Publié le , par Vincent Noce

Reactions to the invasion of Ukraine are multiplying around the globe.

  Should Cultural Institutions Enter the War Against Russia?
 

Soprano Anna Netrebko has been booted out at the Metropolitan Opera for refusing to disavow her support for Vladimir Putin. Valery Gergiev has been dismissed as head of the Munich Philharmonic for the same reason. The cultural world must play its score in the concert of protests against the invasion by keeping Russian institutions and the dictator’s allies at arm’s length. Nevertheless, forcing an artist to take a public position that he cannot or will not take seems questionable. When closing the Russian pavilion in Venice, Raimundas Malasauskas said that "the repression exercised by their country should not condemn Russian citizens to be intimidated or ostracized." The Cannes and Venice festivals agree: they have not withdrawn their invitations to films and artists from the country of Tolstoy. The dismay is perceptible in a statement released in the United States by Mikhail Piotrovsky, the head of the Hermitage. "The world has gone mad,” he said. “It will never be the same again. What’s happening is unimaginable and never should have occurred. It is up to us to maintain the frail relationship between peoples" and "help culture survive in these troubled times." The remarks are significant coming from a man whose allegiance to Putin goes well beyond the deference that people in positions like his must show to despots. At a meeting held after the invasion, Putin held him up as an example. Last September, Piotrovsky even topped his party's electoral list in Saint Petersburg.

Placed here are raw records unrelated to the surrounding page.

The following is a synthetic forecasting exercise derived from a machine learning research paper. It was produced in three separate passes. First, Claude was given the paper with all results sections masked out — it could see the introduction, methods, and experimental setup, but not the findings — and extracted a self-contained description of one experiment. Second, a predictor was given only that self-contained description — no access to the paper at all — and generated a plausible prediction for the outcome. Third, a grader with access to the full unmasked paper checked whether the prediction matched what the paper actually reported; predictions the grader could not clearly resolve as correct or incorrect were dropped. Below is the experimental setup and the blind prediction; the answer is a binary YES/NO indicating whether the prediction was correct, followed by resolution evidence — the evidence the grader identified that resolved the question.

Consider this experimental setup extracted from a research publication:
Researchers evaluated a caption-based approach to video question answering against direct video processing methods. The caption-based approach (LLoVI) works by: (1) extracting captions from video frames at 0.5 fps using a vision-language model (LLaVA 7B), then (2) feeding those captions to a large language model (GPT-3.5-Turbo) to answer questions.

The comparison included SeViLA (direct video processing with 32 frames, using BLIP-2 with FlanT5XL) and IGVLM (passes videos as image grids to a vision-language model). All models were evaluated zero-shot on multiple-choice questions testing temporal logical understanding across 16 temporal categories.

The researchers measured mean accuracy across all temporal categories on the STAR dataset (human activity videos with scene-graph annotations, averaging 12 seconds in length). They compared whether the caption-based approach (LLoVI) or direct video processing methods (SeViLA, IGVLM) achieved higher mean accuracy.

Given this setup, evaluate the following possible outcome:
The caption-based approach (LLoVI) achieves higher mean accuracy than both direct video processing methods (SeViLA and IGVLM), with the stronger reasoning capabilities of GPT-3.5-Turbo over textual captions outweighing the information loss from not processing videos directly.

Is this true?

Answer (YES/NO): NO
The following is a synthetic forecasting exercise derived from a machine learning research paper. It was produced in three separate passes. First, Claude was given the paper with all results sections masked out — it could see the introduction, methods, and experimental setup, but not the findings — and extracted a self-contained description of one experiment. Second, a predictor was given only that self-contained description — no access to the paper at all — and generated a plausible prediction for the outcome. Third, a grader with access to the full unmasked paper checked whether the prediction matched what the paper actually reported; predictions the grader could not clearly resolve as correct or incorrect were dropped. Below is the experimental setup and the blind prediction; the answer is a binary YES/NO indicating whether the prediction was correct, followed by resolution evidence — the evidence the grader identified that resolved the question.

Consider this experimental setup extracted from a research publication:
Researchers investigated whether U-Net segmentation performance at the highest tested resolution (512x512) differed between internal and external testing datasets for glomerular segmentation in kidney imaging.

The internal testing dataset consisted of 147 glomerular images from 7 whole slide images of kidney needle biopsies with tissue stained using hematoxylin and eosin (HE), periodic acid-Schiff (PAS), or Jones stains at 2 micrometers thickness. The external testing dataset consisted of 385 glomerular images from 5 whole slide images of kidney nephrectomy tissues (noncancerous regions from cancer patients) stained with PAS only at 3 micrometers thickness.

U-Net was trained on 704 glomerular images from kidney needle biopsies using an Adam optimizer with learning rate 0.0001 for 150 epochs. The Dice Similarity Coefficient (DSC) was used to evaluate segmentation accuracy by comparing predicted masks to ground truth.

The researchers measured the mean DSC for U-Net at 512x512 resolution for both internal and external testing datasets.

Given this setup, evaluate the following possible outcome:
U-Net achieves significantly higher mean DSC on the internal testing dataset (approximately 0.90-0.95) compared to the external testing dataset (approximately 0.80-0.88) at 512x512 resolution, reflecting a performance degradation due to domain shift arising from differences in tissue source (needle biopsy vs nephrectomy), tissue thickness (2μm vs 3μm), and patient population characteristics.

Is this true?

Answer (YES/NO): YES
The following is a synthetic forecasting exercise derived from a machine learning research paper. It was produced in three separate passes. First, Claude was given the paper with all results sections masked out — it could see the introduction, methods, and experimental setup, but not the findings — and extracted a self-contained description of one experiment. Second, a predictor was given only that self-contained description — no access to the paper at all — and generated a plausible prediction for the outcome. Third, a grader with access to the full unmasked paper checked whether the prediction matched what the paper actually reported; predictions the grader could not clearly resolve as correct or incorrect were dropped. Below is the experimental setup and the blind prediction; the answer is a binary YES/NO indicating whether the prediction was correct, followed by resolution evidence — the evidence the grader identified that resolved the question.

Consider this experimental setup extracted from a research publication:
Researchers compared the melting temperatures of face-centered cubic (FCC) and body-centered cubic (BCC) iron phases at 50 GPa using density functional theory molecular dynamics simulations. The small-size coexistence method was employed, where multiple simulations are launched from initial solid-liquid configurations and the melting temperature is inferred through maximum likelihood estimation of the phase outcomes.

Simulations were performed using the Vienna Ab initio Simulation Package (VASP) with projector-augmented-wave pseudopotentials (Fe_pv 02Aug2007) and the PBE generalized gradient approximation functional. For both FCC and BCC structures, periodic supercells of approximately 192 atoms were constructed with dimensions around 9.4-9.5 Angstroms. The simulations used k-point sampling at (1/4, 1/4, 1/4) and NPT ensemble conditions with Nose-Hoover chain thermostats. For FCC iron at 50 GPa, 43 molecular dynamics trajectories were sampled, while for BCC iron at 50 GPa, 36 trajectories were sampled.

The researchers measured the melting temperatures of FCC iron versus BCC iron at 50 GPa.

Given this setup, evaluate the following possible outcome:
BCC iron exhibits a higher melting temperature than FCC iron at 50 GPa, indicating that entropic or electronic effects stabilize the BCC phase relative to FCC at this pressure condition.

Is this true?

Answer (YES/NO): NO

"Putin has been my person since the 1990s." Mikhail Piotrovsky, director of the Hermitage

It has been 30 years since Piotrovsky succeeded his father's almost equally long reign at the head of the museum. "It’s not that I’ve been Putin’s person since the early 1990s,” he told Art Newspaper in September. “Putin has been my person since the early 1990s." His wife was part of the former KGB agent’s inner circle when he became mayor of St. Petersburg. With a little push from Putin, their daughter was hired by a branch of the Dresdner Bank, even though, as she admits herself, her only training was as an Orientalist. Since 2020, their son Boris has been vice-governor for culture and sport. An investigation by Proetk.Media revealed that Boris Piotrovsky and his cronies set up a network of interconnected companies that received lucrative no-bid contracts for shipping, publishing, sales, catering and trade in souvenirs and replicas of artworks. Twice, the museum exhibited private collections of possibly fake bronzes by Degas and objects by Fabergé. In his defense, Piotrovsky says that when he arrived in 1992, orders had to be tidied up to get rid of foreign consultants and the threat of the mafia. He points out that his direct access to Putin allowed him to save the museum’s funding during Covid. Previously, he had obtained the legalization of war booty brought from Germany in 1945, which remained unseen in his reserves. Piotrovsky and Putin teamed up to lead a "cultural offensive" by multiplying the Hermitage’s annexes. The richness of the museum, inherited from the czars and Soviet seizures, starting with the Morozov collection, still on view at the Vuitton foundation in Paris, is considerable. Piotrovsky was in Putin’s luggage when he proposed to Prince Mohamed ben Salmane to open a branch of the institution in the kingdom. Rather pitiful experiences failed in Las Vegas, London and Ferrara. Amsterdam ended 13 years of collaboration at the exhibition center located on the Amstel. One day, a reckoning must come.